[Begin SUPPLIED DATA]
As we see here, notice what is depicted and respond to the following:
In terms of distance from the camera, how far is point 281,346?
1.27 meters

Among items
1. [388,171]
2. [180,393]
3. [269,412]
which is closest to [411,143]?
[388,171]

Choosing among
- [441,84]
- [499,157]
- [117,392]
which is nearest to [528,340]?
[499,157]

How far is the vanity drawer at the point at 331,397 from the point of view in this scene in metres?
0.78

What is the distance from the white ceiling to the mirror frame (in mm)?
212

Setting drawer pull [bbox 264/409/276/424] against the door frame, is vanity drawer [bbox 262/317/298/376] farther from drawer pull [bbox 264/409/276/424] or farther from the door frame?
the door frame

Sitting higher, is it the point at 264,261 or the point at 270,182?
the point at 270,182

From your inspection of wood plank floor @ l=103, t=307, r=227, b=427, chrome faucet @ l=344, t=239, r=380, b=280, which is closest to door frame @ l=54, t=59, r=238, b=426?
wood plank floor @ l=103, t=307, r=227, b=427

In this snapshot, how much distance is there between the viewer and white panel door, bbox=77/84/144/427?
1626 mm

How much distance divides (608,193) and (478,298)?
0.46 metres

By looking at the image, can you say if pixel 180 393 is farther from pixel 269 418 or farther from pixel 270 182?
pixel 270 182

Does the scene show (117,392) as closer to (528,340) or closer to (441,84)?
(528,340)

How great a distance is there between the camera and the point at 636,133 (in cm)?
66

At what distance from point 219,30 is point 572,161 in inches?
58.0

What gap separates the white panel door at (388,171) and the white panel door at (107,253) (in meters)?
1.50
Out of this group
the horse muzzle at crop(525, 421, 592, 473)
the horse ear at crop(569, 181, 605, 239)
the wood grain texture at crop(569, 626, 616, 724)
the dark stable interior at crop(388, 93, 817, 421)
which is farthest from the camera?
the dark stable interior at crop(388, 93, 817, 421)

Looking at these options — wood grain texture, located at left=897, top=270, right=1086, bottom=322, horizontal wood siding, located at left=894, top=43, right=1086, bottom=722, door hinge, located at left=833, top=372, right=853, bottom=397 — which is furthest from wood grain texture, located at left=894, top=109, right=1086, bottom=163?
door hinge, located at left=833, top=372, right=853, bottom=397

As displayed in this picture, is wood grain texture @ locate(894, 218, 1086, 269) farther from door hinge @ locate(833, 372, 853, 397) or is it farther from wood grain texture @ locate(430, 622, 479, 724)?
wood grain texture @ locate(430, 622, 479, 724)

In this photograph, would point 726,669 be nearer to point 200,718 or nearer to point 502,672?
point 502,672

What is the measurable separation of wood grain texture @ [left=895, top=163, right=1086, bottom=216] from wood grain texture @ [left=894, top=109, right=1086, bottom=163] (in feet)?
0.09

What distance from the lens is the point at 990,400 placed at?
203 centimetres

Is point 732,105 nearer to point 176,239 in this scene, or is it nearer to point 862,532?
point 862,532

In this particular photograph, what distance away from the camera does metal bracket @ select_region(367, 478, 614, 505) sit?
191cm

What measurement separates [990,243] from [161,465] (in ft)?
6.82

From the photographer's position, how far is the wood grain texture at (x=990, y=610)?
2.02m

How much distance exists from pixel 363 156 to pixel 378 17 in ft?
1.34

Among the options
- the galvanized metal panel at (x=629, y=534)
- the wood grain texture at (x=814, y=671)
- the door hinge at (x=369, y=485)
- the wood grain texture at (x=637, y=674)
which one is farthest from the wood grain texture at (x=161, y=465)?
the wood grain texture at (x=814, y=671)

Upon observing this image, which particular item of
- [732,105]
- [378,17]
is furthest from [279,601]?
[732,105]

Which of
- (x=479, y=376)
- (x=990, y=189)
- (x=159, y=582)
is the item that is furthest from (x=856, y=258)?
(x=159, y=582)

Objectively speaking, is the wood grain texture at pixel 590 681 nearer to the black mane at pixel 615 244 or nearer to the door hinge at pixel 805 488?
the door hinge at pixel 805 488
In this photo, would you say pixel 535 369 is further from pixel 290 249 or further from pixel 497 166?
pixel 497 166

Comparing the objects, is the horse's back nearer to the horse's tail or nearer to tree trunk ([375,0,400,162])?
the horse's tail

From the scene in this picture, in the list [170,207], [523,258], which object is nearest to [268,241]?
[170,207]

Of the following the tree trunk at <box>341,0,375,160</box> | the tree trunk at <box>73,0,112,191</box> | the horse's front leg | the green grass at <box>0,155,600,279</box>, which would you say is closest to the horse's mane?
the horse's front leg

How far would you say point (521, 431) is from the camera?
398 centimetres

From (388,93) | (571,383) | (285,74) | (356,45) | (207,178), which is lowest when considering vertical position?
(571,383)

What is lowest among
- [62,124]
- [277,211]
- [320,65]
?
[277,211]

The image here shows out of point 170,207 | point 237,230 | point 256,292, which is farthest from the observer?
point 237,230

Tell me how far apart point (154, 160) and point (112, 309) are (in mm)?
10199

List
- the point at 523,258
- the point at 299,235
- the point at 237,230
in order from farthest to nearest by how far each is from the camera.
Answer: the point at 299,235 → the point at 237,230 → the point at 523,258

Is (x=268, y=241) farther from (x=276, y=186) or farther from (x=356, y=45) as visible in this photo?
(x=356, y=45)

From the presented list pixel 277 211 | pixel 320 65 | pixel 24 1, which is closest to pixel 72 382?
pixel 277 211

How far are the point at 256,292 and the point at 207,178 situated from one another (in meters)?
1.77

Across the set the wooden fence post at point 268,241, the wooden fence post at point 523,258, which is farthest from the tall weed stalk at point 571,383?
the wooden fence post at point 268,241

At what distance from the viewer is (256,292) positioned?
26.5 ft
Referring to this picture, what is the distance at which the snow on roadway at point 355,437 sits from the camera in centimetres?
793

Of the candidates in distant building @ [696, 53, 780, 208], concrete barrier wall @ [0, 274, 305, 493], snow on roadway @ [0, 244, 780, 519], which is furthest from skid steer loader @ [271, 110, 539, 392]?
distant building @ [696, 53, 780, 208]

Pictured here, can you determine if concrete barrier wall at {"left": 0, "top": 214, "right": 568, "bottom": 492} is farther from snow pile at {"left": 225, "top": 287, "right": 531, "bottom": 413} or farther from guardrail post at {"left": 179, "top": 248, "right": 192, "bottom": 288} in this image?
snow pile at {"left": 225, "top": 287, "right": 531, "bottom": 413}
[End SUPPLIED DATA]
[SHORT EXERCISE] Retype the records above word for word, starting at the line containing "Pictured here, can" and ending at the last line of the records, both included.

[PROBLEM SOLUTION]
Pictured here, can you determine if concrete barrier wall at {"left": 0, "top": 214, "right": 568, "bottom": 492} is farther from snow pile at {"left": 225, "top": 287, "right": 531, "bottom": 413} or farther from guardrail post at {"left": 179, "top": 248, "right": 192, "bottom": 288} in this image?
snow pile at {"left": 225, "top": 287, "right": 531, "bottom": 413}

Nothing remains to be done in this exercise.